What attitudes most influenced people’s points of view?
According to this report, there are two major factors that influence people’s points of view regarding capitalism vs. socialism: resentment and compassion. The report says:
Statistical tests find that resentment of high achievers has about twice the impact as compassion for the needy in predicting hostility toward capitalism and support for raising taxes on the rich. However, compassion is a better predictor of support for increasing welfare benefits. Both resentment and compassion predict support for socialism. (source)
At the same time, 69% believe that billionaires became wealthy by creating value for others, and 65% believe that the nation is better off when people become wealthy because they, in turn, will invest in businesses that create jobs.
Most Americans (82%) believe that people should be “allowed” to become billionaires. However, this really breaks down in the Democratic party, where 54% of them believe that billionaires are a “threat to democracy.” Unsurprisingly, 65% of socialists believe that “allowing” billionaires is immoral.
And this is where things get kind of scary.
There are more people than you might think who believe that “citizens taking violent action against the rich” is acceptable. Here are the people who believe that it is acceptable in some situations to be violent toward the wealthy.
One must wonder what they mean by “violence.”

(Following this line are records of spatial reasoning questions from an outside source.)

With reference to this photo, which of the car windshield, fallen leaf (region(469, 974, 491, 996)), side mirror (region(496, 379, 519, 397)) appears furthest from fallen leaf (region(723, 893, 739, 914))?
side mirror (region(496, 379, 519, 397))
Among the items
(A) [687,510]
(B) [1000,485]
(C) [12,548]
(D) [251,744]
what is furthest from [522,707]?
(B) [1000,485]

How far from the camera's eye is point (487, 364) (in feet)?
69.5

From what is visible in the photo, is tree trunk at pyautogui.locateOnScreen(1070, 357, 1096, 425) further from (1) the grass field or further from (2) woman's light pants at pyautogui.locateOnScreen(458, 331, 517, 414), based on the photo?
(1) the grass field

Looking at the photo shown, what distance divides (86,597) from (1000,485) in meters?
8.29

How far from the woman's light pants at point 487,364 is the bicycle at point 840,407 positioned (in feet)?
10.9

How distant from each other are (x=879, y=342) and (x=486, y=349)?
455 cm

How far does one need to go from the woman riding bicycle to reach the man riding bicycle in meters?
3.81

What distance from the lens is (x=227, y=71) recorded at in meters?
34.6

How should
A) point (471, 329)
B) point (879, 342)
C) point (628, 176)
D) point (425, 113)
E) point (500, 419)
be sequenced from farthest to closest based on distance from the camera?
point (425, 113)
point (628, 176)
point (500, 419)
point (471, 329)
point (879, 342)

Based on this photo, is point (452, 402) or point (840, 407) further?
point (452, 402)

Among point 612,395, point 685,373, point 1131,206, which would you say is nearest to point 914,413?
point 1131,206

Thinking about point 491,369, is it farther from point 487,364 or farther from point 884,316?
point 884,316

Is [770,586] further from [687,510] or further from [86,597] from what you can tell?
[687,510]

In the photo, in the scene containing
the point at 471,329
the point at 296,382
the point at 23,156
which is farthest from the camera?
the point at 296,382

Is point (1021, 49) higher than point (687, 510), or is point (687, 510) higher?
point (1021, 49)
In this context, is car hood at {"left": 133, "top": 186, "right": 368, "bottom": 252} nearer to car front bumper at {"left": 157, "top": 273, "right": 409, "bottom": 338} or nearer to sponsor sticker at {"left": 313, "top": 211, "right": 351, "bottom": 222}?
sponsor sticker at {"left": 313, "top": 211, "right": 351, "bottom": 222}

Do they mean that violence should be used to expropriate the wealth or violence should be used just for the sake of harming the wealthy for the audacity of being financially well-to-do? Do they want to use guillotines like the people in the French Revolution to enforce their goals of wealth distribution?
At this point, there’s a hard push toward socialism in this country.
Most folks who believe in socialism don’t see the correlation between those policies and the collapse of Venezuela for example. They don’t understand that every time in history that food production was collectivized, people died of starvation. On the other hand, a lot of the vocal people who are against socialism have views that appear to be condescending and judgmental, neither of which is going to win over hearts and minds.
As someone who has been dirt poor despite my very hard work, I find the opinions that cite laziness and drug use to be downright offensive. As someone who managed to dig myself out of poverty, I find the concept of having the results of my hard work “redistributed” to be equally offensive.
Also note: this article is based on the Cato Institute’s statistics – this isn’t an opinion piece.